At the moment we're using "detect" to guess encoding on urls, maybe we should try utf-8 first always, and if it fails, try and guess
kepstin-laptop
yeah, ä is 0xC3 0xA4 in UTF-8
nikki
I would just use utf-8 first and if it fails, leave it encoded
ocharles
nikki: the problem is then we can't display a pretty wikipedia name
nikki
why not?
wikipedia uses utf-8
kepstin-laptop
nikki: some of the wikipedias don't.
ocharles
nikki: the examples in that ticket isn't utf-8
nor is that de. url above
oh, sorry
that one is
but the one in the ticket is latin-1
nikki
actually they do. that example redirects
I only left it unedited so that I had an example I could find
ocharles
so we'd have to resolve the URL to display it, which is also not really an option
here's my real suggestion
kepstin-laptop
ocharles: you could leave them unencoded, until someone comes along and fixes them to use the correct UTF-8 url.
nikki
kepstin-laptop: exactly
ocharles
Add/editing URLs should only allow utf-8 encoding. If it's not utf-8, we present a user with a list of how it would look in various encodings, and they can correct it
nikki
that's what we did pre-ngs and it worked just fine
ocharles
In the database, we need to find a list of URLs that aren't utf-8, and just clean them up
kepstin-laptop
ocharles: presumably there are some legacy sites that don't use UTF-8 in urls tho; you can't just convert them, you'll get 404s.
ocharles
and we need to ensure that we *only* store utf-8 encoding in the database
nikki
and when a site only accepts non-utf-8? we tell the user they can't add it because we can't implement somehting we used to have?
ocharles
ok, then we need to store the encoding
nikki
I don't know why you're making it so bloody complicated
ocharles
getting emotional isn't going to help...
nikki
no, it isn't
ocharles
i'm not making it complicated, I'm making it correct
ocharles shrugs
kepstin-laptop
well, character sets are hard to detect, and requiring a user to manually select one would be quite a pain.
ocharles
kepstin-laptop: I was going to hide that complexity to the user though
instead of saying "is this utf-8 or latin-1" just say "which of these looks correct?"
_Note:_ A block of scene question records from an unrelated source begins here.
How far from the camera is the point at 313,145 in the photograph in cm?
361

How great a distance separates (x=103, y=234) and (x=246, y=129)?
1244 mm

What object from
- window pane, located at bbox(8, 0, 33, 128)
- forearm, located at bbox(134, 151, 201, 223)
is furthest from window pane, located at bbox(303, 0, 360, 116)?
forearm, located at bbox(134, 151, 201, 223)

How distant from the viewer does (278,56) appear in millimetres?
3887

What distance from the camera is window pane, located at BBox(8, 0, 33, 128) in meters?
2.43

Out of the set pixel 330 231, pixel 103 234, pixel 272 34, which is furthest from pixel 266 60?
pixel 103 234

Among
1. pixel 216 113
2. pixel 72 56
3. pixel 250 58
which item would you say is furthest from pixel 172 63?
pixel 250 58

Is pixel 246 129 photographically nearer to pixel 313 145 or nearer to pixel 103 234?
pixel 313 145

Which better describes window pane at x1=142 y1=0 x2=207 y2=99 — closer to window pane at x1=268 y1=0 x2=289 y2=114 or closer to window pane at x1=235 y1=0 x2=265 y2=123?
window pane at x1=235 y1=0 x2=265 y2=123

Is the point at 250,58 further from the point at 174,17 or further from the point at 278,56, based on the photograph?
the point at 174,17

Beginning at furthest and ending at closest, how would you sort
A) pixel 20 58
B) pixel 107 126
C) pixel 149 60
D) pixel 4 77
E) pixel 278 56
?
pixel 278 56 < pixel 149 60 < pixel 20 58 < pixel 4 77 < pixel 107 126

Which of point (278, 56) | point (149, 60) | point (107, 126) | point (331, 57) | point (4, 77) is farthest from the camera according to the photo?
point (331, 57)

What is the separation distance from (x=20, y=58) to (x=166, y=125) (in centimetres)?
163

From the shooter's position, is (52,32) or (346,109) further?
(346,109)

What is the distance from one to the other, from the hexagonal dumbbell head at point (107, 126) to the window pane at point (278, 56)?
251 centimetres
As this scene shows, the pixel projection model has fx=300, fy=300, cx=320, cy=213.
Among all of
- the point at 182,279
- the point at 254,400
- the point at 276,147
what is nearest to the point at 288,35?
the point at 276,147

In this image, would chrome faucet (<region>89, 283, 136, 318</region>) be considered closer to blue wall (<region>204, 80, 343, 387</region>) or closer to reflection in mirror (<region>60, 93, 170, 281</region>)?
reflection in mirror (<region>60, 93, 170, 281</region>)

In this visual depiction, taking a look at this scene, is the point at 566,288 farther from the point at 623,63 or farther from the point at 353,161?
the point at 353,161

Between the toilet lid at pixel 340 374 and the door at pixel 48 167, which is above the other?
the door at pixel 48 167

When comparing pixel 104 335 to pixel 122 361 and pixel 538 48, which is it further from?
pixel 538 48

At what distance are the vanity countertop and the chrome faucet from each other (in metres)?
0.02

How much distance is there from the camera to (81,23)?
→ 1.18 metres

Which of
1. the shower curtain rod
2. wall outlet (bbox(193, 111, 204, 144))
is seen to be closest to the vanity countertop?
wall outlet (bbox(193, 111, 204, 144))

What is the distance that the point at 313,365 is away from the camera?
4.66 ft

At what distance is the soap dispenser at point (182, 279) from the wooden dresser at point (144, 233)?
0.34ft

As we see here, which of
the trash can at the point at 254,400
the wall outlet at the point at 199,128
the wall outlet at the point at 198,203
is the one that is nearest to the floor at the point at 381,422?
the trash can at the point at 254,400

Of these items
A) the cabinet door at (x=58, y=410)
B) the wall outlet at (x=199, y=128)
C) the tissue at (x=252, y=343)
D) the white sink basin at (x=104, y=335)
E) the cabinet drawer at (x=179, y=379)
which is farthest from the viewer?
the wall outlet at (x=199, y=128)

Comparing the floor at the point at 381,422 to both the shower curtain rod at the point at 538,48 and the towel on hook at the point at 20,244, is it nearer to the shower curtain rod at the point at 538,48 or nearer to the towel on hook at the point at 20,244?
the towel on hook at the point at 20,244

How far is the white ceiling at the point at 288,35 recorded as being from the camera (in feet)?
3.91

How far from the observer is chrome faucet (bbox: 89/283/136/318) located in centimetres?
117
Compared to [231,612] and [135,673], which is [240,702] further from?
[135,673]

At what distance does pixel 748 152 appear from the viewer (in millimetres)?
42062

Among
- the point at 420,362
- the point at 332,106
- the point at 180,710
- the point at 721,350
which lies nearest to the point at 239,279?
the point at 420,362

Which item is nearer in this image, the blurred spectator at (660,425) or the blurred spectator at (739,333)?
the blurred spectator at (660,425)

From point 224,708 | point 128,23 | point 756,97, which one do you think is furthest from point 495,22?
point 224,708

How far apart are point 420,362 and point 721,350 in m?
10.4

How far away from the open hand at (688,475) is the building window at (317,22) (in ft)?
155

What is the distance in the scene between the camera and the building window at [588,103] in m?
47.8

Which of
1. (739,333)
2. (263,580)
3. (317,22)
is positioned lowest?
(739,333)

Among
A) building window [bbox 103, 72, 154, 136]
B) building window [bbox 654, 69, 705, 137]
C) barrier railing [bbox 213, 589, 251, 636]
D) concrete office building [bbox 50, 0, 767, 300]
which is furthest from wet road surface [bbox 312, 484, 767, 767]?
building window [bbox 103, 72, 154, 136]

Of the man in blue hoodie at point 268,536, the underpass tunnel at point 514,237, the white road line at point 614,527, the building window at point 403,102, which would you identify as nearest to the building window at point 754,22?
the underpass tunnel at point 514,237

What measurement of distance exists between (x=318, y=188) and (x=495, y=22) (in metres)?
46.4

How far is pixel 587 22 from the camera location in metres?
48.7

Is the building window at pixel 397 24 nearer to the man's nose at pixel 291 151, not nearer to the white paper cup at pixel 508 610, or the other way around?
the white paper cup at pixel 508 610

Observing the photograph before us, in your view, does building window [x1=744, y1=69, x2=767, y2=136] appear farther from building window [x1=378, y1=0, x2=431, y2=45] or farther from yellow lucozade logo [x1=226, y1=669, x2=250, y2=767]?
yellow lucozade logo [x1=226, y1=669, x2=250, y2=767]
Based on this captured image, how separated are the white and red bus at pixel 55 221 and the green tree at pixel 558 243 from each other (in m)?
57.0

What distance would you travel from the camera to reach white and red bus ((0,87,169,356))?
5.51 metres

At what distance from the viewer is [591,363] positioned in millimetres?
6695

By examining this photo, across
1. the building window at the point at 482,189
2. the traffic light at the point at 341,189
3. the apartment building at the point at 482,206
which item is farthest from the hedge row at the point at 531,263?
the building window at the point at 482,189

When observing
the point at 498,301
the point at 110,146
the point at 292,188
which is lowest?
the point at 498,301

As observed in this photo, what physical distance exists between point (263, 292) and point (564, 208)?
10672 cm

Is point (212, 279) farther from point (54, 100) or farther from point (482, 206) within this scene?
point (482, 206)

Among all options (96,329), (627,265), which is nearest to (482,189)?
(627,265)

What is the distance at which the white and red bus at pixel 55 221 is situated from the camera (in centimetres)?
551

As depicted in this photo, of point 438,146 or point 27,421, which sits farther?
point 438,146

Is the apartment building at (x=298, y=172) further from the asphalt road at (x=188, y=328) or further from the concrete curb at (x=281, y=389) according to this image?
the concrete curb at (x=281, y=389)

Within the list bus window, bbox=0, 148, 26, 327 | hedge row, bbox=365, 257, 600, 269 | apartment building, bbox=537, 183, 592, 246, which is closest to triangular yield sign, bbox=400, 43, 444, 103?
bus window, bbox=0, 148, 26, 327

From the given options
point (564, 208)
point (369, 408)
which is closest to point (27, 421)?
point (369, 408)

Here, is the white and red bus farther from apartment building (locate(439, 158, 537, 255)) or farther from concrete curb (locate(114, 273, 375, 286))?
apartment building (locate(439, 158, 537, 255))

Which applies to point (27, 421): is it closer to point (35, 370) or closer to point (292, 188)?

<option value="encoding scheme">[ url in that encoding ]</option>
kepstin-laptop
ocharles: so, an imcomplete list? what do you pick if none are correct?
ijabz joined the channel
ocharles
kepstin-laptop: how would that be the case?
kepstin-laptop
ocharles: there are a lot of character sets.
ocharles
right
kepstin-laptop
so either a very long list, or an incomplete list :/
ocharles
well, the list would only display stuff that successful decodes from the bytes in the url to text
kepstin-laptop
for something that honestly really doesn't matter that much.
ocharles
it matters if we want to display them human readable
(in the wikipedia case)
kepstin-laptop
right now, all the sites where you use a human-readable version take UTF-8.
and the random urls to things like blogs, etc. don't have a human-readable name - none would make sense, so the character encoding doesn't matter.
ocharles
so what was nikki trying to suggest? if it doesn't decode, then just display the URL and nothing else?